[DO NOT PUBLISH]
IN THE UNITED STATES COURT OF APPEALS
FOR THE ELEVENTH CIRCUIT
________________________ FILED
U.S. COURT OF APPEALS
Nos. 09-12466 and 09-12651 ELEVENTH CIRCUIT
MARCH 12, 2010
Non-Argument Calendar
JOHN LEY
________________________
CLERK
D. C. Docket No. 08-00007-CR-4
UNITED STATES OF AMERICA,
Plaintiff-Appellee,
versus
JAMES WILLIAM BROWN,
a.k.a. James Brown,
Defendant-Appellant.
________________________
Appeals from the United States District Court
for the Southern District of Georgia
_________________________
(March 12, 2010)
Before DUBINA, Chief Judge, BARKETT and ANDERSON, Circuit Judges.
PER CURIAM:
Appellant James William Brown appeals his 296-month sentence and
convictions for possession and receipt of child pornography, in violation of
18 U.S.C. §§ 2252A(a)(5)(B) and 2252A(a)(2). He argues that the district court
(1) erred by denying his motion to suppress; (2) abused its discretion by denying
his motion for a psychological evaluation at government expense, and (3) imposed
an unreasonable sentence.
I.
Brown first argues that items discovered in his storage unit should have been
suppressed because the government did not apply for a warrant to search the
storage unit; thus, the court improperly issued such a warrant.
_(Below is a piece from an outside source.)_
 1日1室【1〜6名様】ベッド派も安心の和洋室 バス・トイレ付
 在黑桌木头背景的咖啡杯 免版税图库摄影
Brown also argues
that the search warrant was improperly issued because the requesting officer
recklessly or intentionally failed to inform the court of the “extreme personal
animosity” that informants Jason Bunce and Jason Day had against Brown. Brown
notes that a defendant is entitled to a hearing on the veracity of a search warrant
affidavit where the defendant establishes that false information was knowingly or
recklessly included in it. Brown further argues that the exception to the
exclusionary rule for warrants obtained in good faith should not apply to the
present case because the officer recklessly failed to request a search warrant for the
storage unit.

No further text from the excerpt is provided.